* **PROBLEM**: The lines below that include the word "vote" are to be reported.

* **RECORDS PROVIDED**:

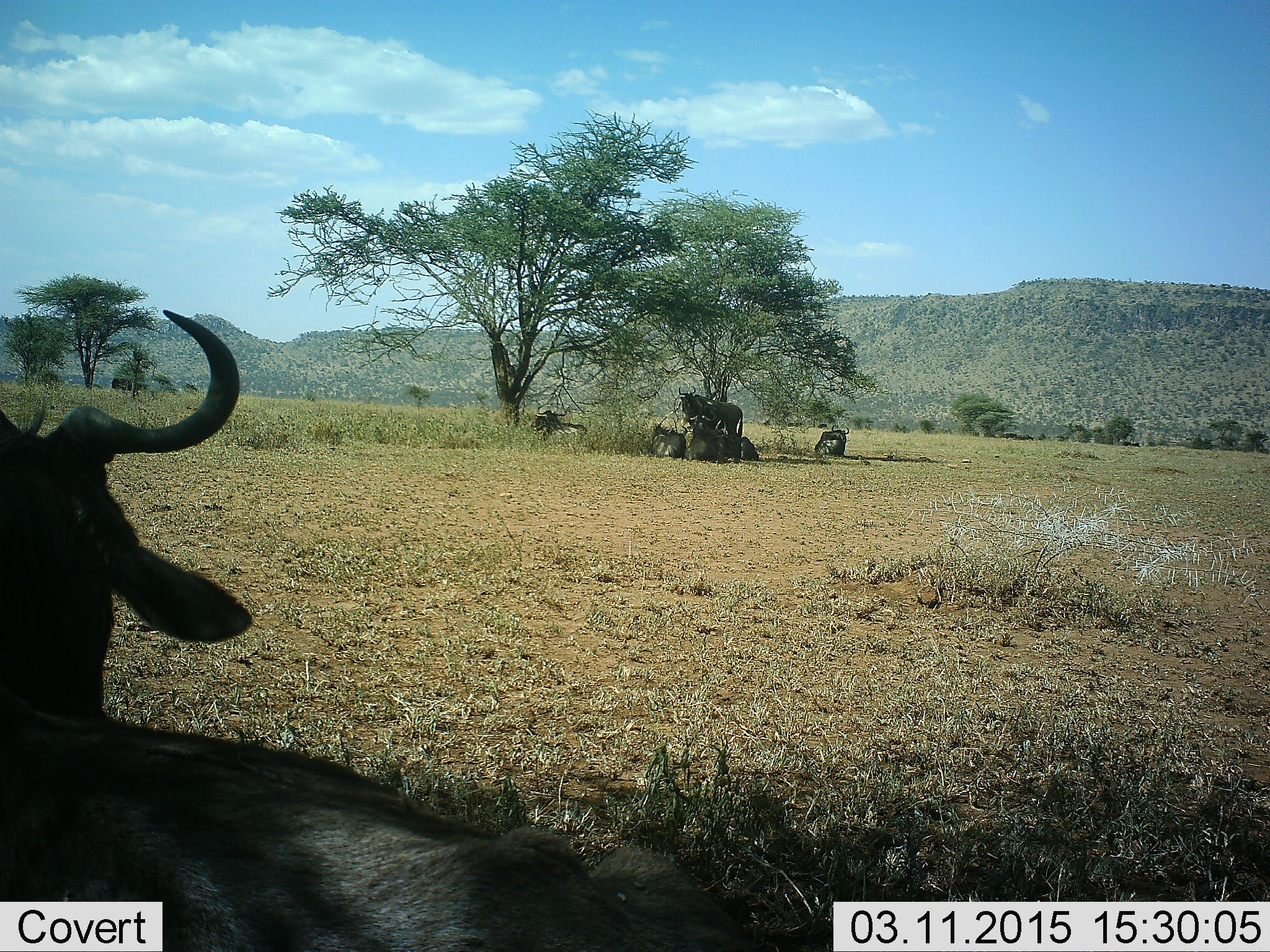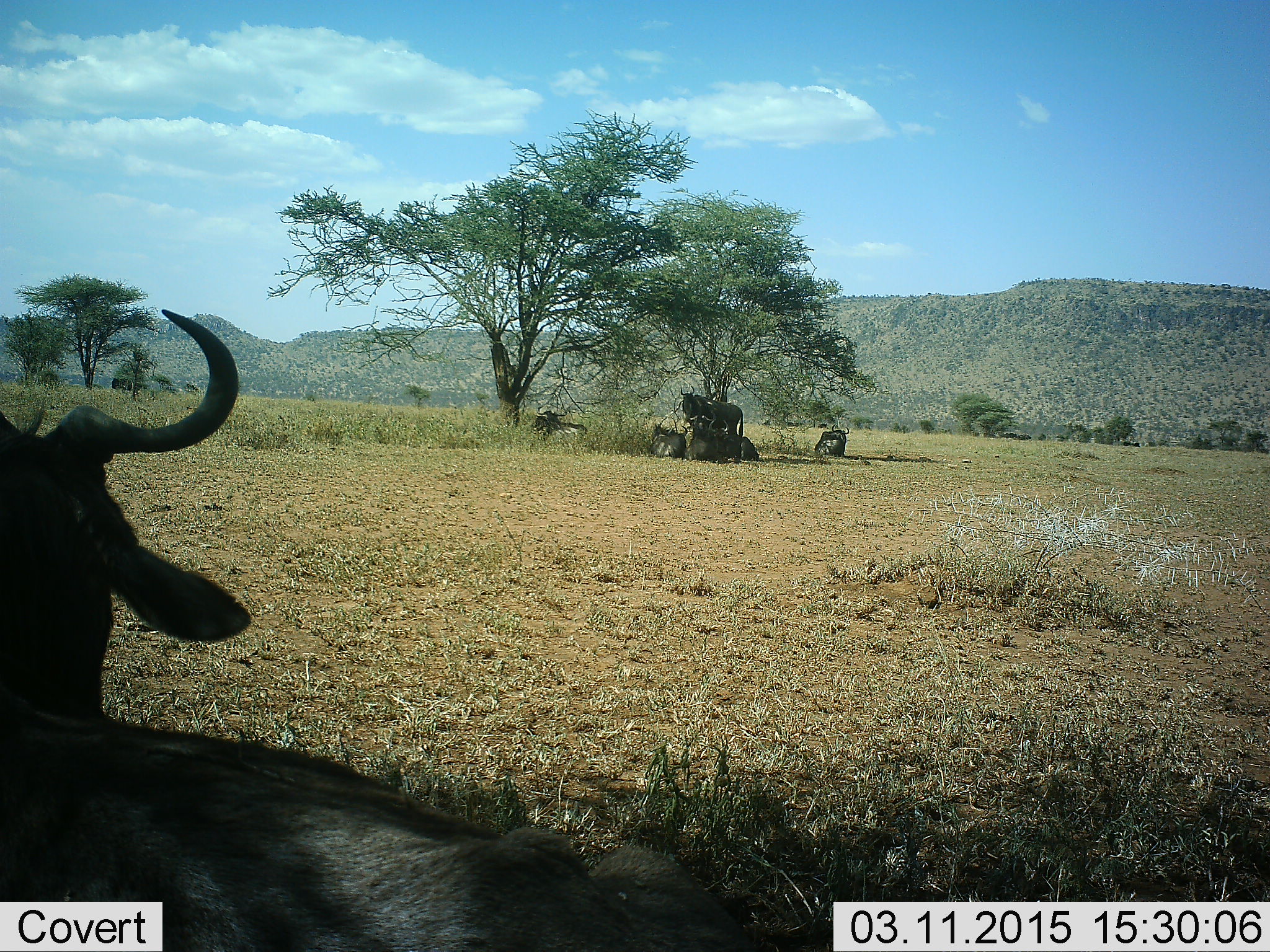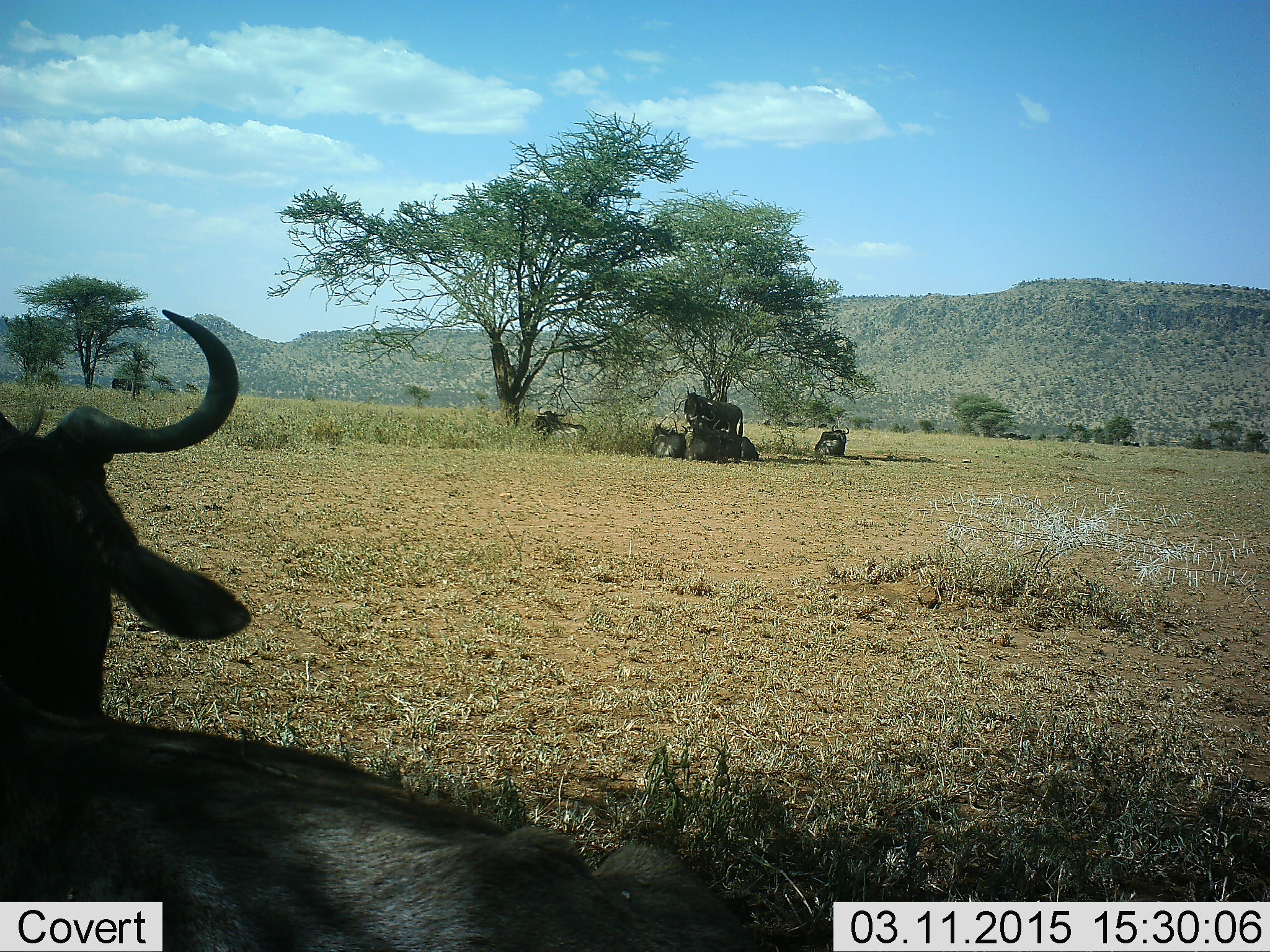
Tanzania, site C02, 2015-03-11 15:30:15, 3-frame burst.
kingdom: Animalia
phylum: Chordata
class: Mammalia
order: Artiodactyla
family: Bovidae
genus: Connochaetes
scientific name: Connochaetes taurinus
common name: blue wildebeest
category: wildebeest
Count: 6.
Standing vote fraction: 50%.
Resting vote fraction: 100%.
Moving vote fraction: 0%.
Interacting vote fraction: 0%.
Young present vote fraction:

* **EXERCISE ANSWER**:
Standing vote fraction: 50%.
Resting vote fraction: 100%.
Moving vote fraction: 0%.
Interacting vote fraction: 0%.
Young present vote fraction:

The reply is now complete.